Opinion
No. 10577.
May 17, 1948.
On Petition to Review the Decision of the Tax Court of the United States.
Petition by the Locke Machine Company to review a decision of Tax Court of the United States redetermining deficiency in taxes determined by the Commissioner of Internal Revenue.
Decision of Tax Court affirmed.
Thos. V. Koykka, of Cleveland, Ohio (Peter Reed, Walker H. Nye, Thomas V. Koykka, Charles DeWoody and McKeehan, Merrick, Arter Stewart, all of Cleveland, Ohio, on the brief), for petitioner.
I. Henry Kutz, of Washington, D.C. (Theron Lamar Caudle, Sewall Key, George A. Stinson and Harry Baum, all of Washington, D.C., on the brief), for respondent.
Before HICKS, SIMONS and ALLEN, Circuit Judges.
In the year 1941 petitioner, The Locke Machine Company, paid a total of $71,996.25 as compensation to four individuals as follows: To E.H. Baker, Jr., as Vice President and Treasurer, $29,038.84; to J.E. Tomer, Secretary and Assistant Treasurer, $14,999.09; to E.C. Sinclair, Superintendent, $17,398.97; and to O. Gammel, Office Manager, $10,559.35. These four individuals were the only executive officers of the petitioner and the first three named were also members of its board of directors, which authorized the allowance of the compensation contended for by petitioner. The Commissioner determined reasonable compensation for these individuals to be as follows: Baker, $16,000; Tomer, $8,000; Sinclair, $9,000, and Gammel, $3,500, or a total of $36,500; and disallowed the deductions claimed by petitioner in the sum of $35,496.25.
On petition to the Tax Court, that court determined that the allowances made by the Commissioner to Baker and Tomer were reasonable, but it increased the allowances made by him to Sinclair and Gammel in the amounts of $1,000 and $4,000 respectively. Thus, the Tax Court found an aggregate amount of $41,500 as reasonable salary deductions and disallowed $30,496.25. Petitioner sought a review here.
The case arises under Section 23, Internal Revenue Code, 26 U.S.C.A.Int. Rev. Code, § 23. Petitioner's principal insistence is that Sec. 23(a)(1)(A) does not authorize the Commissioner or the Tax Court to pass on the "reasonableness" of compensation paid in good faith by the taxpayer. We are not in accord with this contention. It runs contrary to the language of the statute, the Treasury Regulations and judicial decisions relevant thereto.

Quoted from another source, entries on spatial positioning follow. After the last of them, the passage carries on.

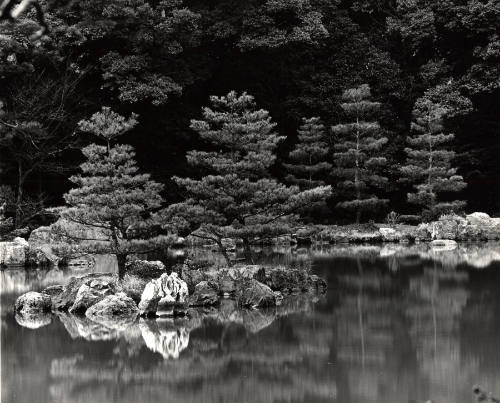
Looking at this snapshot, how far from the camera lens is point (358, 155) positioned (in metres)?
24.1

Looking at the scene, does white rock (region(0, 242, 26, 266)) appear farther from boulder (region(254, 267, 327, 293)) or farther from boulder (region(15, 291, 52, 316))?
boulder (region(254, 267, 327, 293))

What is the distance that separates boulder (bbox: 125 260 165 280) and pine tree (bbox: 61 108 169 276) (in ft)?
0.86

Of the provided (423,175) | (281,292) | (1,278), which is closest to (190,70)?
(423,175)

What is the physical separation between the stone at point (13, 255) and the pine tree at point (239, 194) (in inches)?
215

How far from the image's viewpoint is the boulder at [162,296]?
10.4 m

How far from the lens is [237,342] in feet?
27.7

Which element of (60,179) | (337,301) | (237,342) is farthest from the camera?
(60,179)

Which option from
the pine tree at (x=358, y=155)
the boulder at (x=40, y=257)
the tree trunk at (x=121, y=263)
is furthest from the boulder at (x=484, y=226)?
the tree trunk at (x=121, y=263)

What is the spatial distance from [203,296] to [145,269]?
1.47 m

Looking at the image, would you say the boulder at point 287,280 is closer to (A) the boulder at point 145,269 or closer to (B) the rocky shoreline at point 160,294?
(B) the rocky shoreline at point 160,294

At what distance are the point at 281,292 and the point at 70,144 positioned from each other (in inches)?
444

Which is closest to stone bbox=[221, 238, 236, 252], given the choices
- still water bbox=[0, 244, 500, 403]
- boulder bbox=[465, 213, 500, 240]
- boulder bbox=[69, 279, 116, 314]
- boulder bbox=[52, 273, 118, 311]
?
boulder bbox=[465, 213, 500, 240]

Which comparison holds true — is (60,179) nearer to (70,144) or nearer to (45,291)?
(70,144)

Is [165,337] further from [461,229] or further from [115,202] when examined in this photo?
[461,229]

Petitioner's second contention is that if the Commissioner and the Tax Court have such power, the Tax Court erroneously determined the "reasonableness" of the allowance for compensation because of the weight it gave to — (a) the source of petitioner's earnings; (b) the need of the Government for revenue; and (c) the application of a different rule in wartime. This insistence is based upon the following extract from the opinion of the Tax Court — "* * * The condition of this taxpayer was very similar to that of practically all other concerns engaged in similar business in the United States and if this taxpayer can deduct inflated salaries which are based upon abnormal war profits because such compensation resulted from a long established policy of the taxpayer corporation, then the requirement that all salaries must be ordinary, necessary and reasonable has not been observed and the Government, at a time when it needs tax income most vitally, will be unjustly deprived of such income."
We find nothing in this statement of which petitioner may complain. The Tax Court was dealing with a question of fact. The material facts were stipulated and the only complaint made of the Tax Court's findings of fact is that it disallowed the payments of compensation because they were based upon abnormal war profits. Strictly speaking, this complaint, even if material, is not technically correct. The exact statement of the Tax Court upon the point was, — "The increased compensation is based almost wholly upon the increased profits made by the taxpayer. Just how much of those profits were due to increased volume and how much was due to increased prices is not clear from the record."
We do not think it necessary to enter into a detailed discussion of the evidence. We have carefully examined the record and are of the opinion that petitioner has failed to carry the burden imposed upon it by law of establishing that the Commissioner and the Tax Court were clearly and convincingly wrong, in disallowing the full amount of the deductions claimed. A principal factor in determining the reasonableness of compensation is the amount of compensation paid to similar employees engaged in similar industries. Petitioner made no effort to adduce such testimony.
The decision of the Tax Court is affirmed.